Latest Discussions : Basement & Foundation


11:42AM | 08/03/04
Member Since: 08/02/04
2 lifetime posts
My finished area downstairs had some mold which seemed as if it had the potential to run out of control.

I cleaned it up using bleach and purchased a dehumidifier to keep the humidity down.

I also looked into an ozone generator. This is not something that runs constantly to “purify” the air and irritate my lungs. It is made to be used with no people or plants in the room as it is capable of generating 4325 mg. of ozone per hour. I have heard that this is a very effective way of killing the residual mold and mold spores it comes in contact with.

Has anyone out there used one of these heavy duty machines?

How well did it work?

Many thanks in advance for taking the time to answer this posting.


04:58AM | 08/13/04
Member Since: 08/11/04
7 lifetime posts

I'm not an expert of any kind, but we did have one bad patch of mold, and a few scattered small pathces, in our basement during renovation. We called in an actual mold-specializing cleanup crew for a consultation.

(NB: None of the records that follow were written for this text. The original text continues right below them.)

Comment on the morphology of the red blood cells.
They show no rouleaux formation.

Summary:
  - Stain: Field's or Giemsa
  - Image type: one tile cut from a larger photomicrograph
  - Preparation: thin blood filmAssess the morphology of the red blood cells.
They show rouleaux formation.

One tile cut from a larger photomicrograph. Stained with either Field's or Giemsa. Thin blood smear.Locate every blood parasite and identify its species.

They tested our mold in the lab, and it was stachybotros: the "toxic mold" that has been in the news lately. But by that time our contractor had already ripped out the section that had the mold -- normally the experts would have done that under negative pressure, to contain any spores from kicking up and bothering people who might be sensitized to the mold. Oh well.

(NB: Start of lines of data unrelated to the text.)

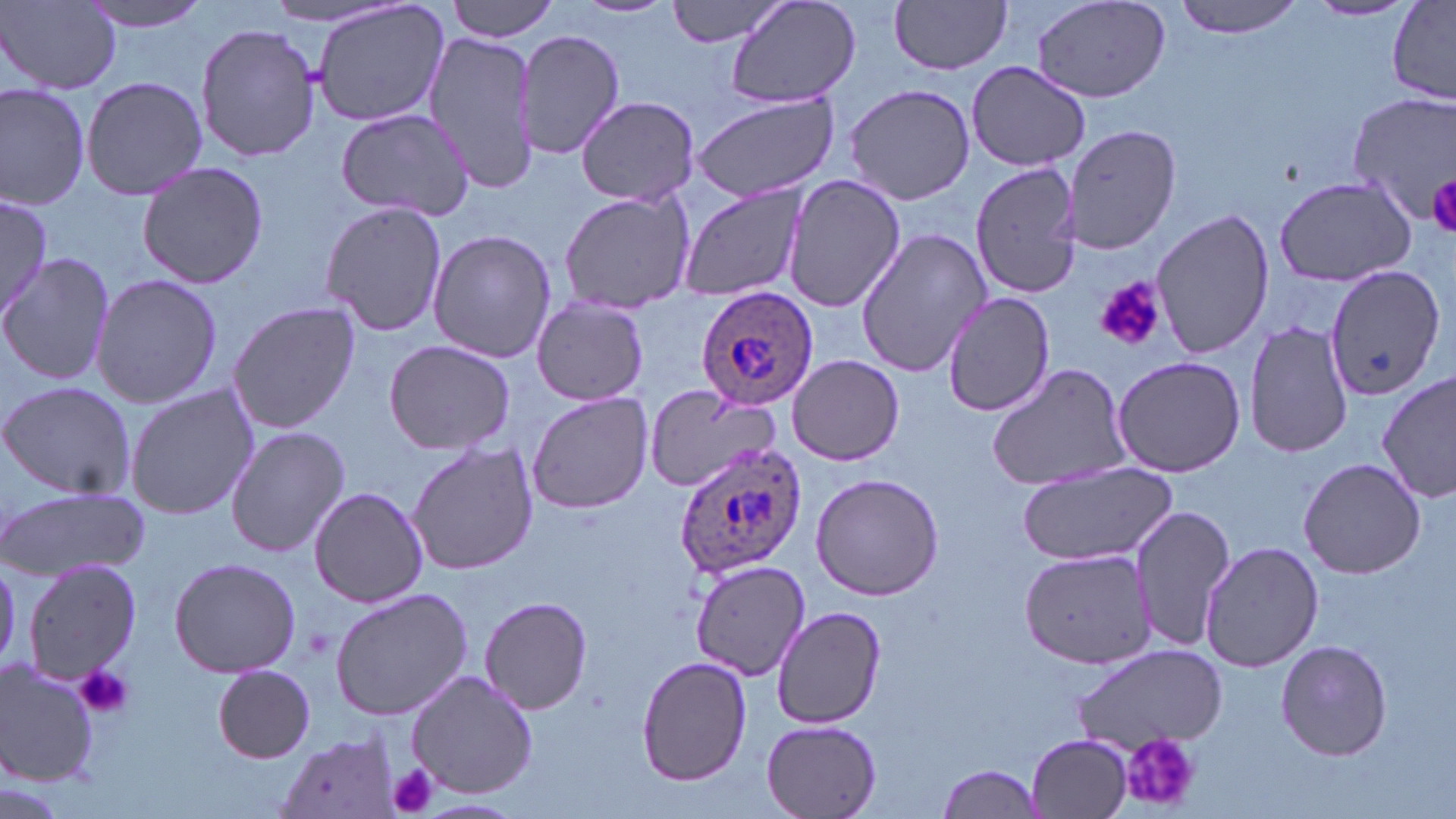

Approximate bounding boxes as (x1, y1, x2, y2) in pixels.
Plasmodium ovale-infected red blood cells: (696, 285, 820, 408), (671, 440, 806, 579).
No Plasmodium falciparum, Plasmodium malariae, Plasmodium vivax, Babesia divergens, or Trypanosoma brucei observed.

slide-level diagnosis = Plasmodium ovale
preparation = thin blood smear
field of view = one of a larger specimen
stain = May-Grünwald-Giemsa
uninfected red blood cell locations = approximate bounding boxes as (x1, y1, x2, y2) in pixels: (81, 0, 218, 33), (258, 0, 411, 33), (446, 0, 560, 41), (572, 0, 679, 21), (662, 0, 794, 47), (725, 0, 862, 111), (1170, 0, 1311, 38), (1387, 0, 1456, 102), (2, 1, 120, 94), (311, 1, 450, 131), (890, 1, 1015, 75), (1028, 1, 1172, 104), (1307, 1, 1416, 22), (195, 21, 320, 164), (516, 29, 625, 160), (424, 32, 542, 193), (964, 62, 1091, 172), (80, 75, 208, 201), (0, 83, 90, 210), (841, 83, 979, 206), (1346, 91, 1456, 225), (689, 94, 840, 204), (576, 96, 699, 206), (334, 106, 478, 223), (1062, 124, 1181, 253), (973, 161, 1084, 296), (136, 162, 268, 288), (781, 173, 905, 315), (1273, 175, 1418, 287), (675, 182, 811, 305), (556, 189, 697, 316), (0, 193, 52, 328), (318, 200, 448, 340), (1150, 207, 1274, 360), (855, 227, 992, 377), (428, 229, 556, 364), (1, 253, 114, 387), (1322, 264, 1446, 403), (90, 273, 223, 410), (942, 290, 1056, 418), (531, 296, 652, 407), (227, 302, 360, 435), (1244, 320, 1353, 459), (382, 339, 515, 456), (788, 355, 905, 464), (1110, 355, 1246, 477), (986, 362, 1133, 494), (1377, 371, 1455, 504), (0, 380, 135, 499), (125, 382, 260, 521), (646, 385, 780, 493), (525, 390, 656, 515), (225, 425, 350, 557), (406, 441, 539, 576), (1298, 459, 1428, 577), (1016, 460, 1178, 566), (811, 473, 946, 600), (1, 485, 151, 580), (310, 487, 430, 607), (1131, 504, 1234, 655), (1201, 540, 1323, 673), (1017, 546, 1158, 670), (168, 556, 301, 679), (689, 557, 809, 679), (22, 558, 146, 685), (329, 587, 474, 722), (479, 595, 594, 715), (772, 606, 885, 728), (1275, 640, 1392, 762), (1073, 646, 1229, 753), (636, 655, 752, 788), (1, 659, 102, 786), (211, 666, 317, 763), (404, 669, 537, 797), (760, 717, 885, 819), (275, 732, 402, 818), (1027, 734, 1133, 817), (937, 763, 1045, 816), (412, 796, 527, 818)
modality = optical microscopy
image size = 1456×819 pixels
platelet locations = approximate bounding boxes as (x1, y1, x2, y2) in pixels: (1427, 173, 1456, 238), (1095, 276, 1164, 352), (76, 663, 132, 720), (1119, 733, 1200, 808), (387, 762, 441, 816)
magnification = 1000x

These guys were very nice, not looking to drum up business. Mainly, they gave us information on what we should do ourselves.

Anyway: this is the sequence they recommmended.

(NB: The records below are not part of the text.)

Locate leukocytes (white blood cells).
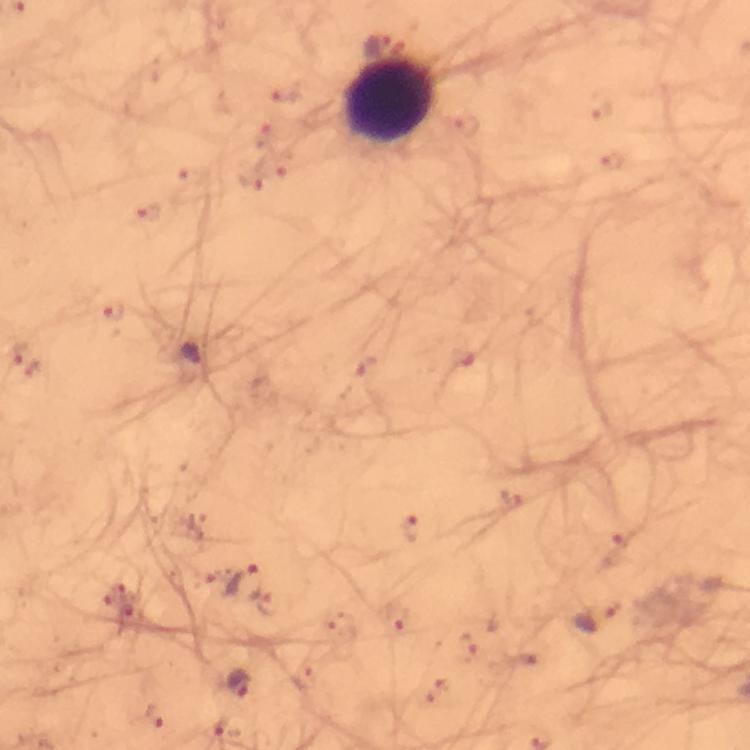
Approximate centers as {x, y} in pixels.
Leukocytes: {392, 104}.

{
  "preparation": "thick smear",
  "immersion_oil": "used",
  "capture": "smartphone camera through the microscope",
  "stain": "Giemsa",
  "plasmodium_parasite_locations": "approximate centers as {x, y} in pixels: {19, 352}, {192, 352}, {367, 364}, {34, 368}, {412, 529}, {128, 581}, {243, 582}, {132, 617}, {396, 617}, {597, 617}, {237, 683}, {153, 716}",
  "magnification": "100x",
  "image_size": "750×750 pixels",
  "cropped_from": "a single field of view",
  "context": "from a diagnostic examination for malaria"
}Locate every blood parasite and identify its species.
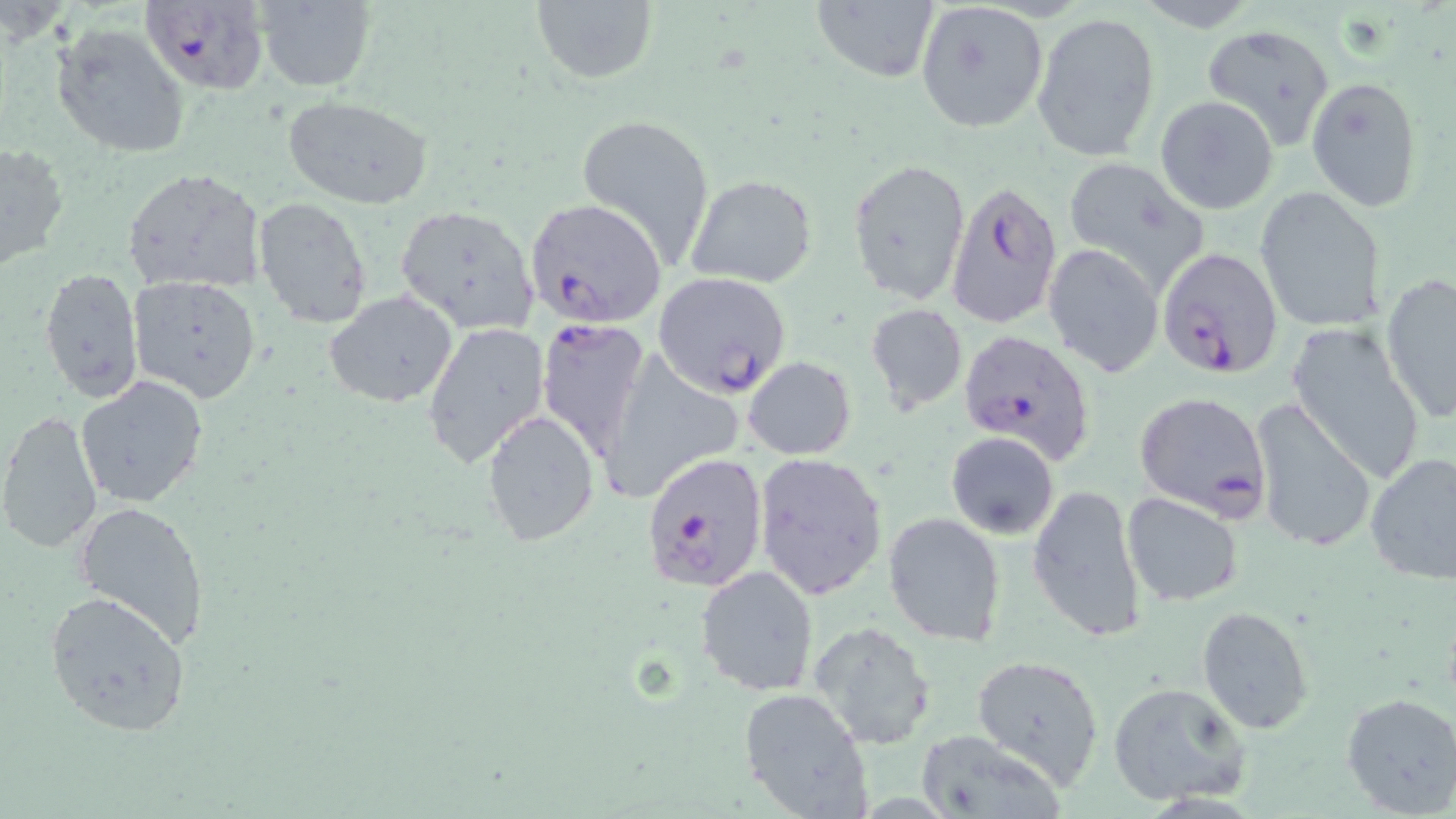

Approximate bounding boxes as (x1, y1, x2, y2) in pixels.
Plasmodium falciparum-infected red blood cells: (142, 1, 270, 95), (945, 179, 1064, 331), (525, 198, 667, 328), (1158, 246, 1285, 379), (652, 271, 792, 397), (534, 318, 651, 461), (956, 328, 1097, 464), (1134, 392, 1272, 516), (642, 452, 768, 590).
No Plasmodium ovale, Plasmodium malariae, Plasmodium vivax, Babesia divergens, or Trypanosoma brucei observed.

Uninfected red blood cell locations: (257, 0, 376, 92), (530, 1, 658, 86), (812, 1, 941, 83), (915, 2, 1050, 134), (1032, 11, 1161, 164), (1200, 23, 1337, 150), (51, 24, 189, 160), (1307, 76, 1426, 214), (281, 95, 433, 208), (1155, 95, 1279, 214), (575, 112, 716, 267), (1, 139, 70, 272), (847, 157, 970, 306), (1061, 157, 1212, 288), (121, 167, 267, 296), (686, 173, 817, 288), (1255, 185, 1385, 332), (252, 198, 373, 330), (395, 205, 540, 334), (1043, 244, 1163, 377), (40, 267, 143, 403), (1378, 273, 1456, 421), (128, 275, 261, 403), (323, 291, 459, 408), (865, 304, 968, 413), (1286, 320, 1427, 486), (423, 322, 549, 471), (743, 356, 856, 458), (75, 375, 209, 508), (1250, 398, 1377, 553), (481, 408, 600, 546), (0, 410, 103, 554), (945, 431, 1059, 538), (752, 450, 888, 600), (1364, 450, 1456, 591), (1027, 483, 1148, 642), (1122, 492, 1246, 607), (72, 498, 212, 650), (882, 512, 1005, 648), (696, 564, 820, 698), (43, 590, 192, 737), (1196, 606, 1317, 735), (808, 620, 938, 749), (971, 654, 1105, 788), (1107, 682, 1252, 807), (737, 688, 870, 818), (1340, 691, 1456, 816), (917, 731, 1064, 819). Slide-level diagnosis: Plasmodium falciparum. May-Grünwald-Giemsa stain. Captured at 1000x magnification. Light microscopy. One field of a larger specimen. Image is 1456×819 pixels. Thin blood smear.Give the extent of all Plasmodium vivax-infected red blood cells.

1. Identify the cause of the mold! Even though basements are always damp, if there's mold in one specific area it may be because there's a gap in your foundation, or in the area where the foundation meets the rest of the house. The latter was true for us: our basement is a walk-out in a split level, the area of the mold is one where the foundation had not been extended far enough -- so the ground was touching wood (bad news). Also, at the end of our renovation we need to deepen our gutters and re-grade the slope, to encourage water to drain away from the house and foundation. Maybe you just have a generally damp basement... but just in case. Leaky pipes are another frequent culprit, if you have any pipes runnning through the ceiling or walls of your basement.

2. Replace replaceable parts that have mold (drywall, etc.)

3. If there's mold on the studs, these should be scrubbed clean: they gave me a specific detergent recommendation, I forget what it was. They also said a bleach solution afterwards would be okay. Same if the mold is directly on the foundation.

4. Ozone: they specifically recommended NOT using ozone generators or ozone air purifiers. I didn't go into detail with them on this, since we hadn't planned to anyway.

5. They DID recommend renting or buying a HEPA vacuum cleaner, and vacuuming the entire affected area to suck up whatever spores are on the surface. Many of these molds have spores that actually don't get airborne. They spread when insects, rodents, whatever, skitter across the mold spores and carry them with them to other areas. So vacuuming with a HEPA vacuum cleaner can be more effective than using a HEPA air filter.

After we did all this, the moldy smell in that spot of the basement, which had been there as long as we had the house (we just didn't know!) was completely gone! And can I tell you how much we love that vacuum cleaner now?

I completely freaked out about the idea of having toxic mold, but they reassured me that as long as the source of the moisture was fixed, and the mold properly cleaned up, it should be okay.

Since we're renovating, and there's useable space in the basement, I'm trying to learn more about what materials to use, which not to use, in order to discourage future mold.

Anyway, the above is not meant as advice or a prescription, but just to give you a sense of what advice was given to us when we called people in.

Good luck!


05:04AM | 08/13/04
Member Since: 08/11/04
7 lifetime posts
I should add that I think their main reason for discouraging the use of ozone generators was because of their harm to inhabitants -- so I never brought up the subject of using a generator like yours, meant to blast all living things while humans and pets evacuate!

One thing they did stress, though, is that addressing the moisture is the critical part -- since the mold came from somewhere else before, and will come back again if it finds the right conditions of water + food.